Top of Source records
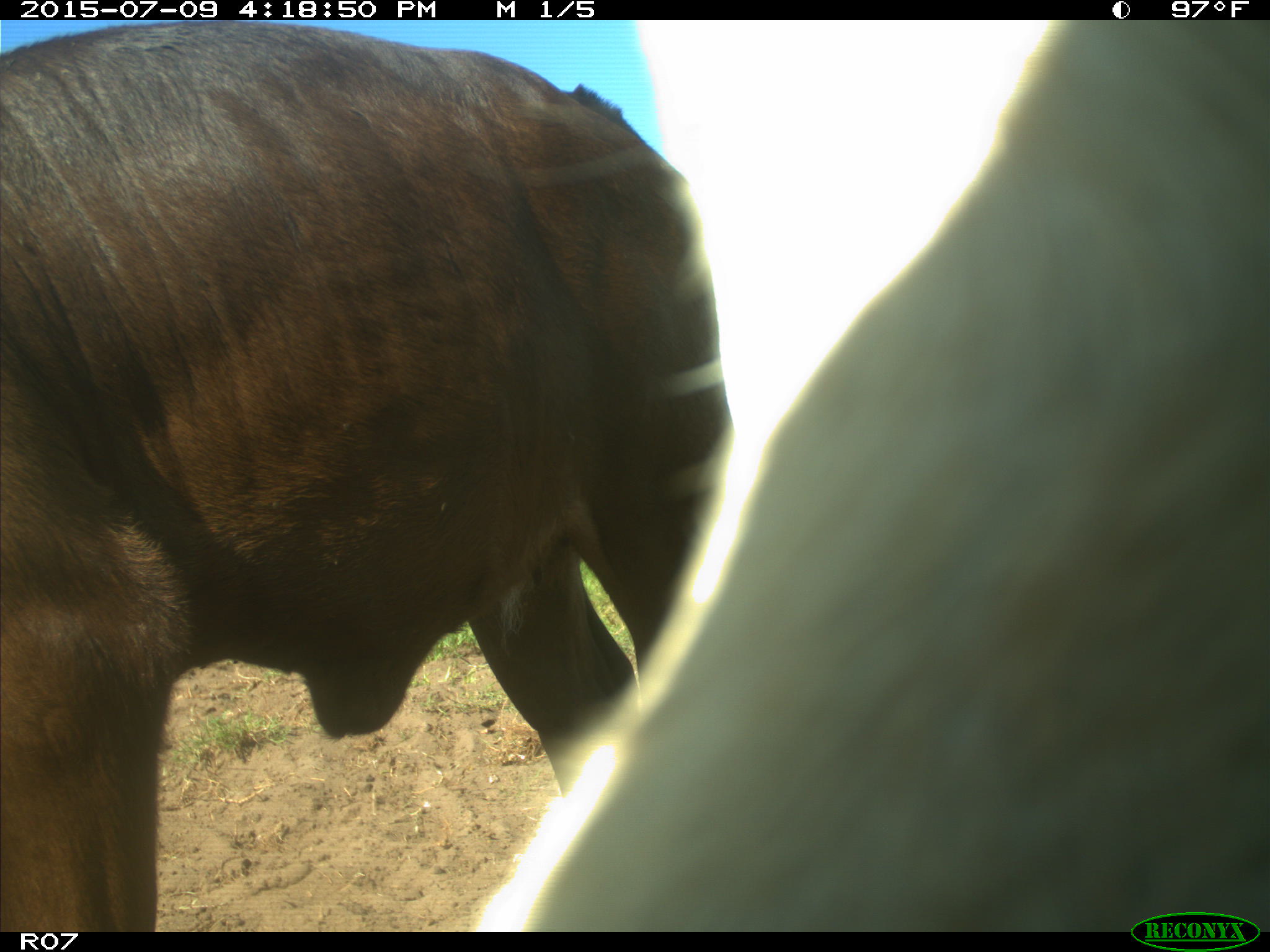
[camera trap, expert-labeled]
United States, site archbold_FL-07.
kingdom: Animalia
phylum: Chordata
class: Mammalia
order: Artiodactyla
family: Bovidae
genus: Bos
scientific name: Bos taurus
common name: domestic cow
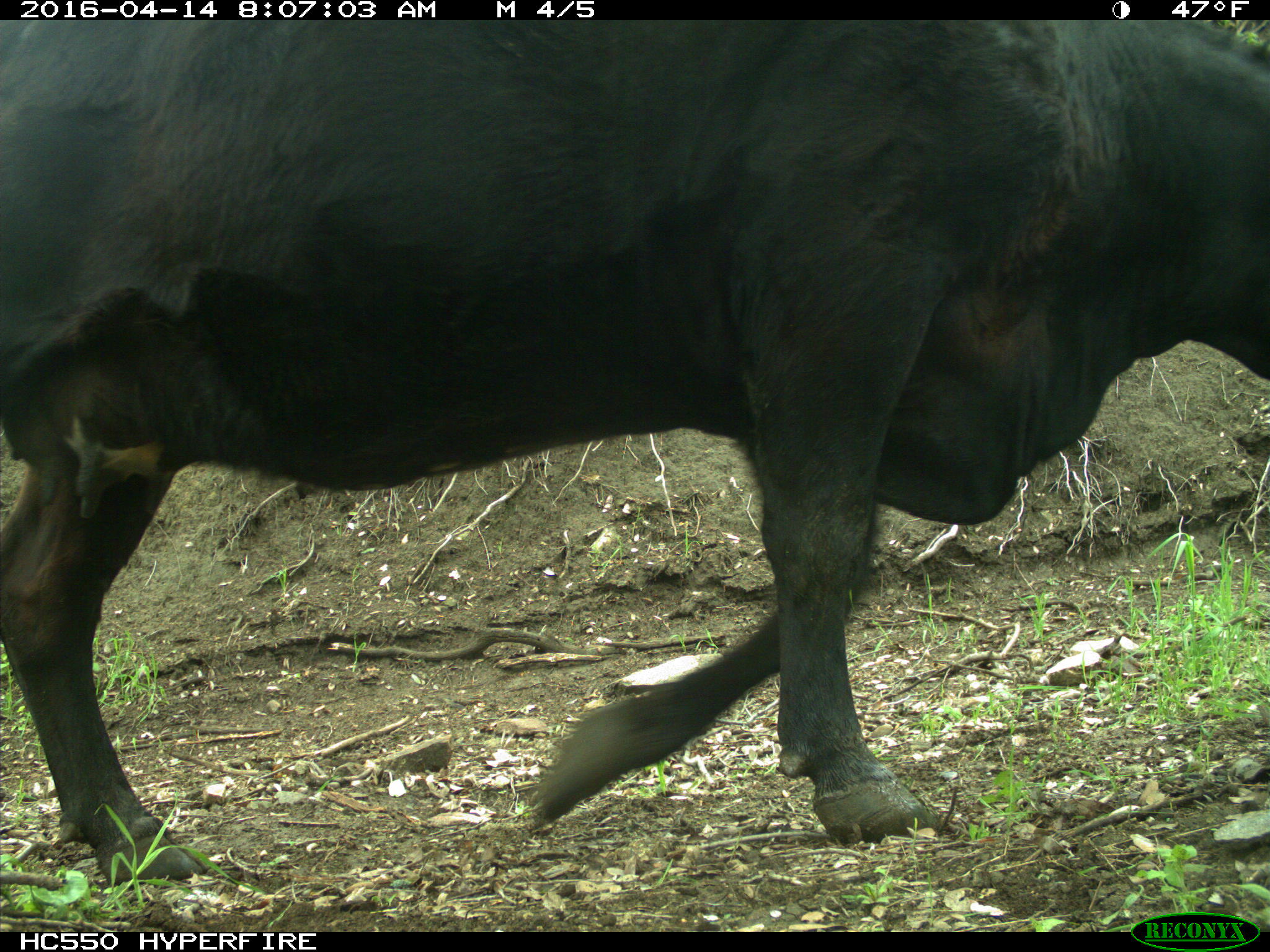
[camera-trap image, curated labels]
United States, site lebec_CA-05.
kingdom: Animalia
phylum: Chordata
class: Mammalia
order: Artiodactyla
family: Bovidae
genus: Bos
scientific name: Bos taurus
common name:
Bottom of Source records
*How to complete this task*:
Please retype the records above exactly, excluding every picture.

*Written response*:
[camera trap, expert-labeled]
United States, site archbold_FL-07.
kingdom: Animalia
phylum: Chordata
class: Mammalia
order: Artiodactyla
family: Bovidae
genus: Bos
scientific name: Bos taurus
common name: domestic cow
[camera-trap image, curated labels]
United States, site lebec_CA-05.
kingdom: Animalia
phylum: Chordata
class: Mammalia
order: Artiodactyla
family: Bovidae
genus: Bos
scientific name: Bos taurus
common name:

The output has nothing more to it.